[[ PAGE TEXT open ]]

# blackhawk grip frame



## throb6996 (Nov 27, 2011)

I have a ruger blackhawk and i seem to have buggered up the grip fram from normal use. It appears to me that the frame is painted. Is this in fact so? and what kind of paint would be needed to refinish it.


----------



## TedDeBearFrmHell (Jul 1, 2011)

need more info about the gun..... year, model, caliber, frame material..... then we can start some research


----------



## throb6996 (Nov 27, 2011)

not sure what year it is. its a ruger new model blackhawk .357/ 9mm convertable. the frame appears to be steel or possibly cast. not sure which. I've had it for about 10yrs. I bought in good condition but used. The scratches on it seem to be flaking off like paint and not blueing.


----------



## TedDeBearFrmHell (Jul 1, 2011)

its not paint, its powder coating (dry powder, electrically applied to the part then baked to harden it) ..... and if you wanna redo it, you should have a pro do it.


----------



## throb6996 (Nov 27, 2011)

thanks I happen to know a really good powder coater and I'll check it out. appreciate the help.


----------



## TomC (Sep 5, 2006)

The grip frames on the more recent blued NMBHs are coated aluminum. They can be powder coated or anodized. Brownell’s probably sells something to touch up a chipped, etc., one. The stainless guns have stainless grip frames, weigh a little more, and are much more easily cleaned up after minor damage. That is one reason why I prefer stainless.


----------

[[ PAGE TEXT closed ]]

=== TASK ITEM ===
From the grip frame thread, quote the passage between "not sure what" and "and not blueing.", inclusive. The lines that follow have no connection to the grip frame thread.

[[ SOURCE DATA open ]]

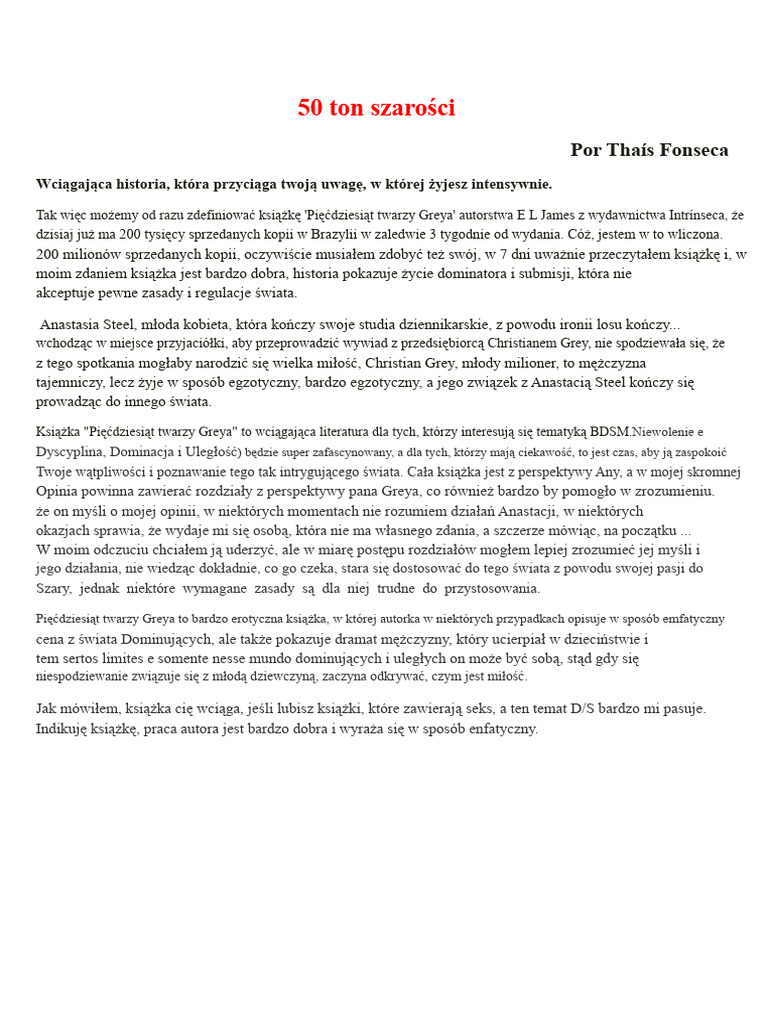 50 ton szarości

Por Thaís Fonseca

Wciągająca historia, która przyciąga twoją uwagę, w której żyjesz intensywnie.

Tak więc możemy od razu zdefiniować książkę 'Pięćdziesiąt twarzy Greya' autorstwa E L James z wydawnictwa Intrínseca, że dzisiaj już ma 200 tysięcy sprzedanych kopii w Brazylii w zaledwie 3 tygodnie od wydania. Cóż, jestem w to wliczona. 200 milionów sprzedanych kopii, oczywiście musiałem zdobyć też swój, w 7 dni uważnie przeczytałem książkę i, w moim zdaniem książka jest bardzo dobra, historia pokazuje życie dominatora i submisji, która nie akceptuje pewne zasady i regulacje świata.

Anastasia Steel, młoda kobieta, która kończy swoje studia dziennikarskie, z powodu ironii losu kończy... wchodząc w miejsce przyjaciółki, aby przeprowadzić wywiad z przedsiębiorcą Christianem Grey, nie spodziewała się, że z tego spotkania mogłaby narodzić się wielka miłość, Christian Grey, młody milioner, to mężczyzna tajemniczy, lecz żyje w sposób egzotyczny, bardzo egzotyczny, a jego związek z Anastacią Steel kończy się prowadząc do innego świata.

Książka "Pięćdziesiąt twarzy Greya" to wciągająca literatura dla tych, którzy interesują się tematyką BDSM.Niewolenie e Dyscyplina, Dominacja i Uległość) będzie super zafascynowany, a dla tych, którzy mają ciekawość, to jest czas, aby ją zaspokoić Twoje wątpliwości i poznawanie tego tak intrygującego świata. Cała książka jest z perspektywy Any, a w mojej skromnej Opinia powinna zawierać rozdziały z perspektywy pana Greya, co również bardzo by pomogło w zrozumieniu. że on myśli o mojej opinii, w niektórych momentach nie rozumiem działań Anastacji, w niektórych okazjach sprawia, że wydaje mi się osobą, która nie ma własnego zdania, a szczerze mówiąc, na początku ... W moim odczuciu chciałem ją uderzyć, ale w miarę postępu rozdziałów mogłem lepiej zrozumieć jej myśli i jego działania, nie wiedząc dokładnie, co go czeka, stara się dostosować do tego świata z powodu swojej pasji do Szary, jednak niektóre wymagane zasady są dla niej trudne do przystosowania.

Pięćdziesiąt twarzy Greya to bardzo erotyczna książka, w której autorka w niektórych przypadkach opisuje w sposób emfatyczny cena z świata Dominujących, ale także pokazuje dramat mężczyzny, który ucierpiał w dzieciństwie i tem sertos limites e somente nesse mundo dominujących i uległych on może być sobą, stąd gdy się niespodziewanie związuje się z młodą dziewczyną, zaczyna odkrywać, czym jest miłość.

Jak mówiłem, książka cię wciąga, jeśli lubisz książki, które zawierają seks, a ten temat D/S bardzo mi pasuje. Indikuję książkę, praca autora jest bardzo dobra i wyraża się w sposób enfatyczny.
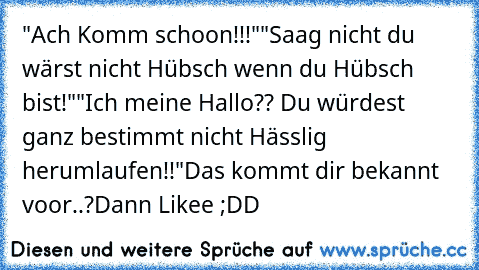 "Ach Komm schoon!!!""Saag nicht du wärst nicht Hübsch wenn du Hübsch bist!""Ich meine Hallo?? Du würdest ganz bestimmt nicht Hässlig herumlaufen!!"Das kommt dir bekannt voor..?Dann Likee ;DD

Diesen und weitere Sprüche auf www.sprüche.cc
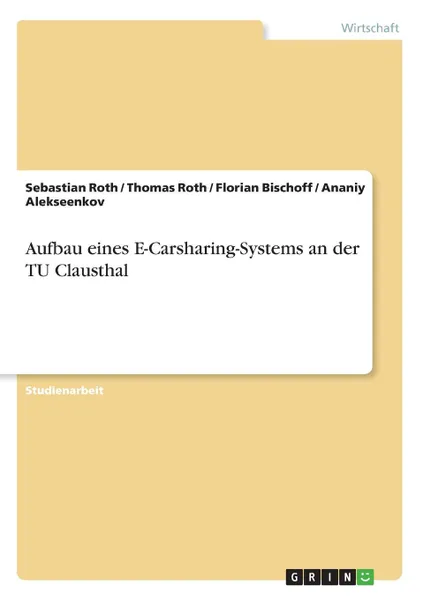 Wirtschaft

Sebastian Roth / Thomas Roth / Florian Bischoff / Ananiy Alekseenkov

Aufbau eines E-Carsharing-Systems an der TU Clausthal

Studienarbeit

GRIN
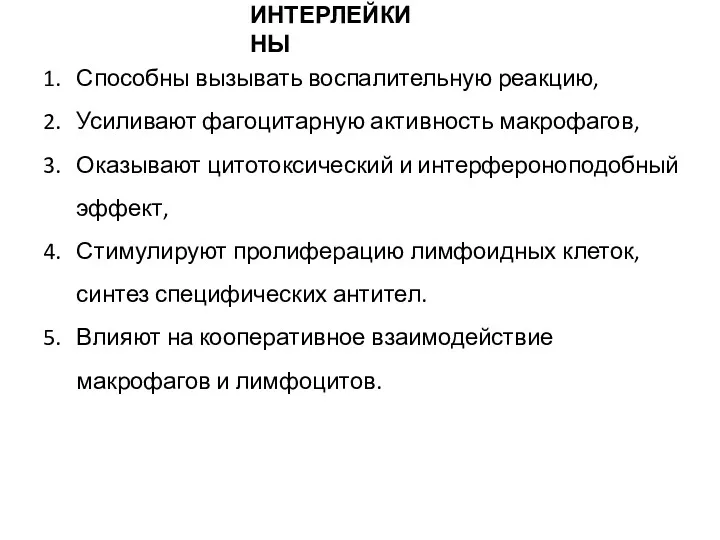 ИНТЕРЛЕЙКИ
НЫ

1. Способны вызывать воспалительную реакцию,
2. Усиливают фагоцитарную активность макрофагов,
3. Оказывают цитотоксический и интерфероноподобный эффект,
4. Стимулируют пролиферацию лимфоидных клеток, синтез специфических антител.
5. Влияют на кооперативное взаимодействие макрофагов и лимфоцитов.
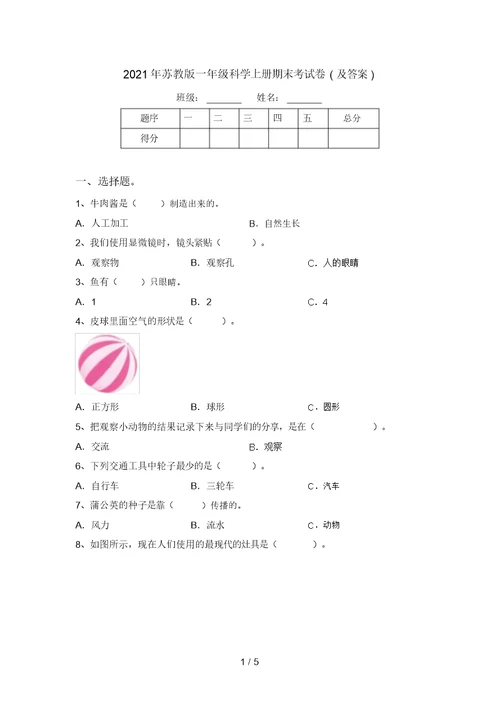 2021年苏教版一年级科学上册期末考试卷(及答案)

班级：________ 姓名：________

| 题序 | 一 | 二 | 三 | 四 | 五 | 总分 |
|---|---|---|---|---|---|---|
| 得分 | | | | | | |

一、选择题。

1、牛肉酱是（　　）制造出来的。

A. 人工加工　　B. 自然生长

2、我们使用显微镜时，镜头紧贴（　　）。

A. 观察物　　B. 观察孔　　C. 人的眼睛

3、鱼有（　　）只眼睛。

A. 1　　B. 2　　C. 4

4、皮球里面空气的形状是（　　）。

A. 正方形　　B. 球形　　C. 圆形

5、把观察小动物的结果记录下来与同学们的分享，是在（　　）。

A. 交流　　B. 观察

6、下列交通工具中轮子最少的是（　　）。

A. 自行车　　B. 三轮车　　C. 汽车

7、蒲公英的种子是靠（　　）传播的。

A. 风力　　B. 流水　　C. 动物

8、如图所示，现在人们使用的最现代的灶具是（　　）。

1 / 5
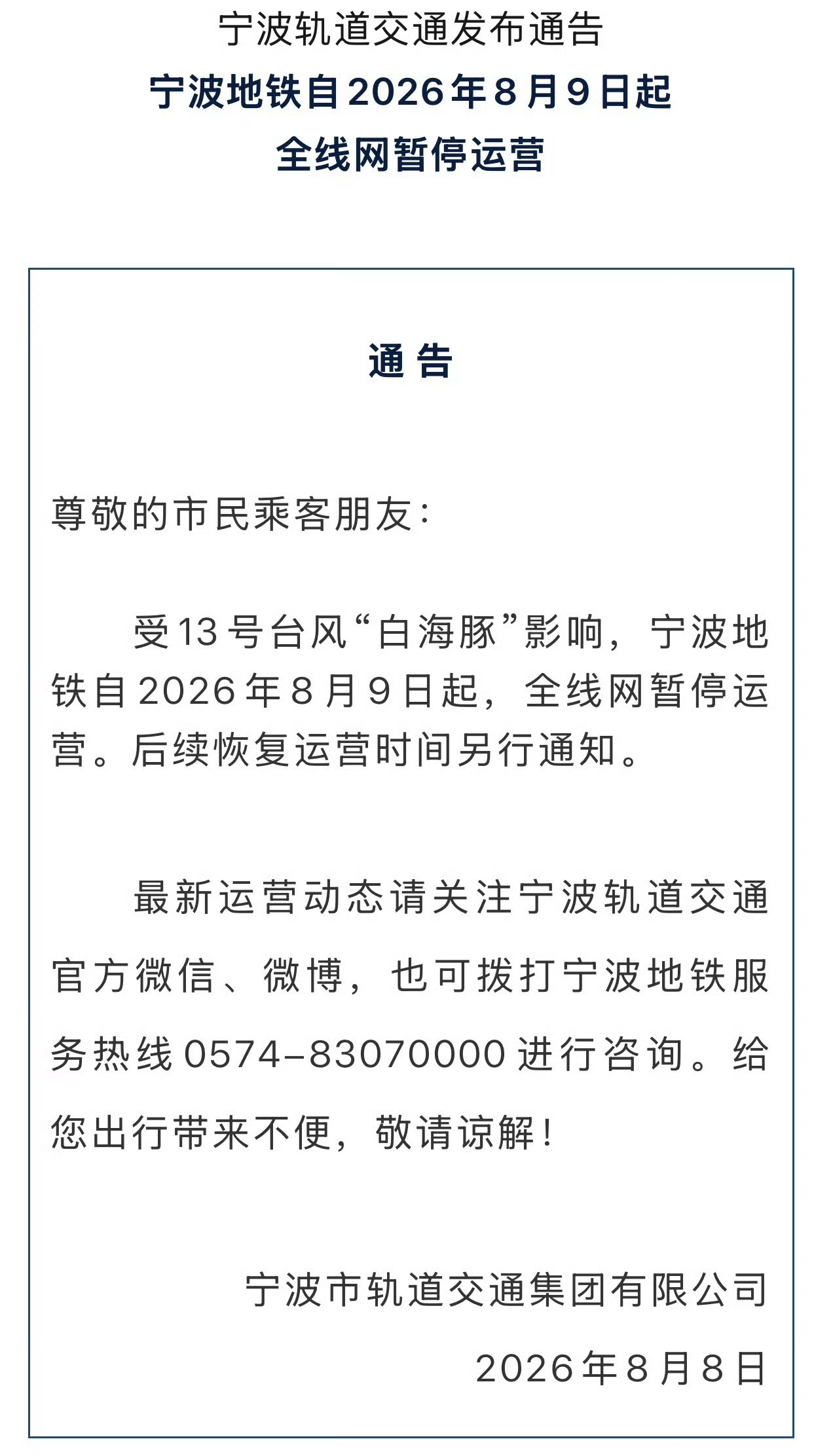 宁波轨道交通发布通告
宁波地铁自2026年8月9日起
全线网暂停运营

通 告

尊敬的市民乘客朋友：

受13号台风“白海豚”影响，宁波地铁自2026年8月9日起，全线网暂停运营。后续恢复运营时间另行通知。

最新运营动态请关注宁波轨道交通官方微信、微博，也可拨打宁波地铁服务热线0574-83070000进行咨询。给您出行带来不便，敬请谅解！

宁波市轨道交通集团有限公司
2026年8月8日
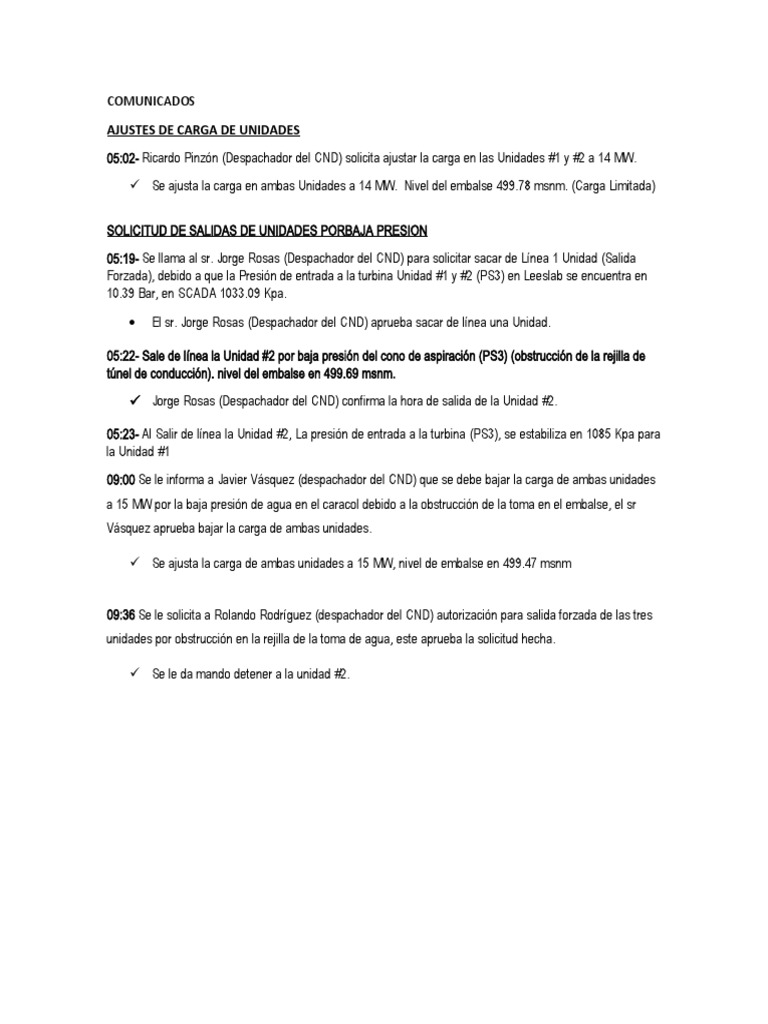 COMUNICADOS

AJUSTES DE CARGA DE UNIDADES

05:02- Ricardo Pinzón (Despachador del CND) solicita ajustar la carga en las Unidades #1 y #2 a 14 MW.

✓ Se ajusta la carga en ambas Unidades a 14 MW. Nivel del embalse 499.78 msnm. (Carga Limitada)

SOLICITUD DE SALIDAS DE UNIDADES PORBAJA PRESION

05:19- Se llama al sr. Jorge Rosas (Despachador del CND) para solicitar sacar de Línea 1 Unidad (Salida Forzada), debido a que la Presión de entrada a la turbina Unidad #1 y #2 (PS3) en Leeslab se encuentra en 10.39 Bar, en SCADA 1033.09 Kpa.

• El sr. Jorge Rosas (Despachador del CND) aprueba sacar de línea una Unidad.

05:22- Sale de línea la Unidad #2 por baja presión del cono de aspiración (PS3) (obstrucción de la rejilla de túnel de conducción). nivel del embalse en 499.69 msnm.

✓ Jorge Rosas (Despachador del CND) confirma la hora de salida de la Unidad #2.

05:23- Al Salir de línea la Unidad #2, La presión de entrada a la turbina (PS3), se estabiliza en 1085 Kpa para la Unidad #1

09:00 Se le informa a Javier Vásquez (despachador del CND) que se debe bajar la carga de ambas unidades a 15 MW por la baja presión de agua en el caracol debido a la obstrucción de la toma en el embalse, el sr Vásquez aprueba bajar la carga de ambas unidades.

✓ Se ajusta la carga de ambas unidades a 15 MW, nivel de embalse en 499.47 msnm

09:36 Se le solicita a Rolando Rodríguez (despachador del CND) autorización para salida forzada de las tres unidades por obstrucción en la rejilla de la toma de agua, este aprueba la solicitud hecha.

✓ Se le da mando detener a la unidad #2.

[[ SOURCE DATA closed ]]

=== RESPONSE TO THE TASK ===
not sure what year it is. its a ruger new model blackhawk .357/ 9mm convertable. the frame appears to be steel or possibly cast. not sure which. I've had it for about 10yrs. I bought in good condition but used. The scratches on it seem to be flaking off like paint and not blueing.